Peter Dobrow, a spokesman for T-Mobile, which has been testing the workaround, says, "To date we have verified the functionality with no visible effects on the end-user functionality." And analysts who have been briefed think that, based on how the workaround has been described, it wouldn't affect service, although it might take a few seconds longer to get e-mails.
Cingular Wireless, the largest U.S. mobile-phone service provider, says it's not taking any chances. "We have all sorts of options for our customers," says Cingular Chief Executive Stan Sigman. "But [a shutdown] would clearly be disruptive to our customers and everybody else's customers that are on that service. Whether their workaround is a solution or not, that is for them to decide," Sigman says. "We need the issue resolved. We're concerned about our customers being impacted by that. Absolutely."
Is the workaround available to companies and individuals who use BlackBerrys?
Not right now. Wireless carriers are testing it, but RIM will release the software generally after the court's ruling.
Why is RIM giving more details about the workaround?
People following the case cite two reasons why RIM, which to now has been close-mouthed about the workaround, is saying more now. It needs to keep customers, worried about a shutdown, from fleeing to rivals. RIM also wants to put pressure on NTP so it will accept a lower offer if the parties end up settling the suit (see BW Online, 12/22/05, "From RIM, Good News -- and Grim").
What is going on with the Patent Office review?
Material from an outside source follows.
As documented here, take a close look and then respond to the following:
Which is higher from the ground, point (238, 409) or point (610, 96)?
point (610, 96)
In all, eight NTP patents are being reviewed. But after an appeals court in August scaled back an initial infringement ruling, four patents remain at the heart of the case. In all preliminary reviews, the PTO has rejected all of the patents and has said it plans to reject them in final reviews. With a new fast-track review that the PTO has put in place for the NTP patents, the final review could come down as early as March.
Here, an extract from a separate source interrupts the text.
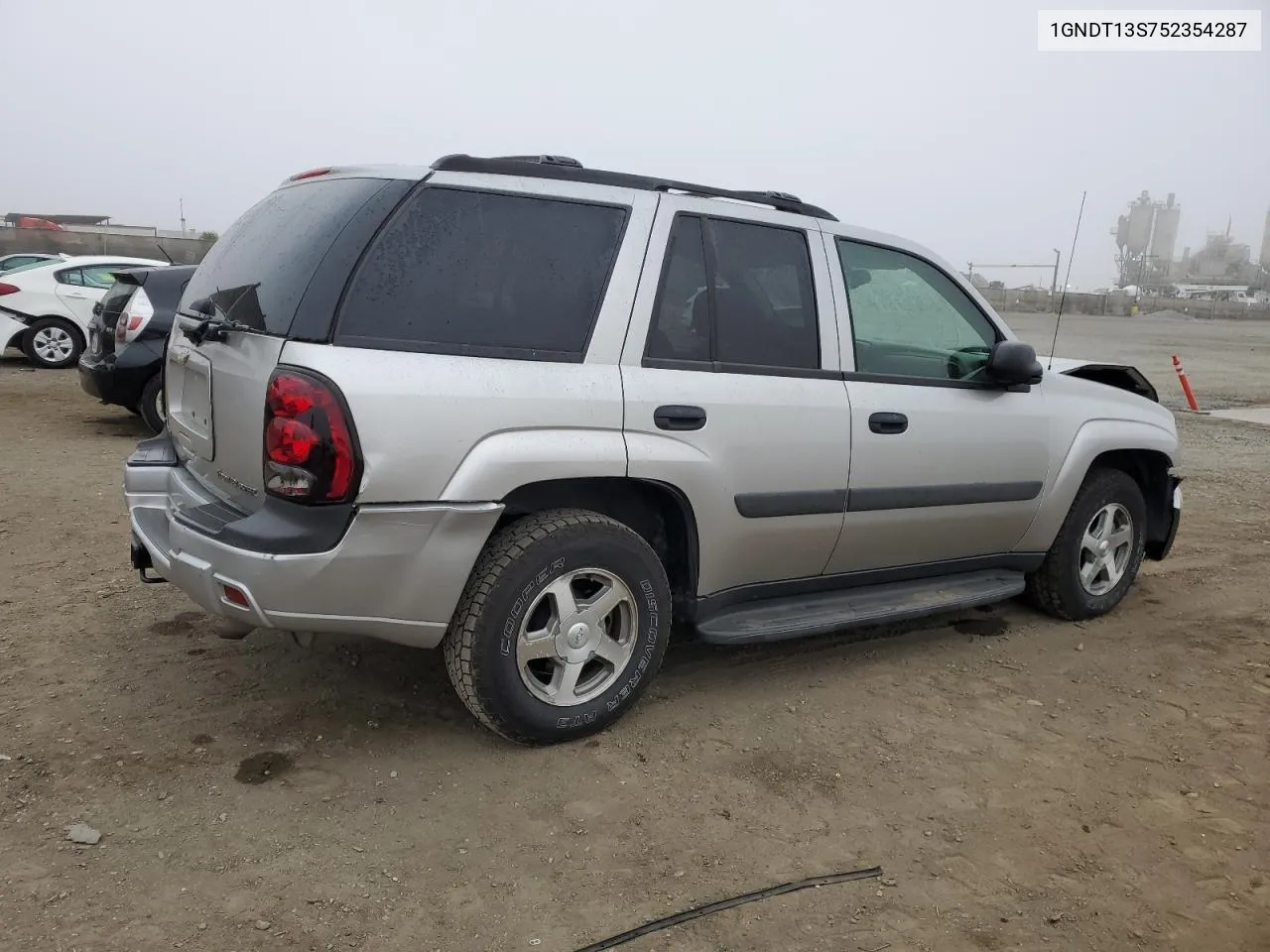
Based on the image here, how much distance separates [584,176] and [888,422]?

Still, even if the PTO review rejects the four patents, NTP can appeal to a board within the PTO and then to a federal Circuit Court of Appeals. This could take months.
How will NTP react to the workaround?
NTP has said it will inspect it closely to see if it infringes on NTP's patents. If NTP thinks it does, then it would go to the judge for patent infringement and force RIM to stop using the workaround. "Once we see it, we can assess it and say, 'Yes that's a workaround,' or 'We're going to sue you for contempt,'" says Kevin Anderson, a lawyer at NTP's legal counsel, Wiley Rein & Fielding. "Until we see the technical details, we can't do anything about it."
The tricky issue is that companies and carriers using the workaround could also be found to be liable for infringement. Another issue is that the patents RIM has filed for the workaround might infringe on another company's patents. Without seeing the patents, that's an unknown factor, say lawyers following the case. "The risk of liability is hard to judge," Thomas Carulli, a patent attorney at Kaplan, von Ohlen & Massamillo. "Obviously they have worked on this as carefully as they could to make sure that they still couldn't fall into infringing."
Couldn't RIM just settle and avoid all this hassle?
Many analysts still expect this. A $450 million preliminary settlement agreed upon last March fell apart in June. Some analysts now expect the settlement to be between $650 million and $1 billion (see BW Online, 12/08/05, "The BlackBerry Widow's Tale"). Some analysts, including Andrew Neff at Bear Stearns, think the workaround and the PTO review give RIM more leverage to reach a more advantageous settlement.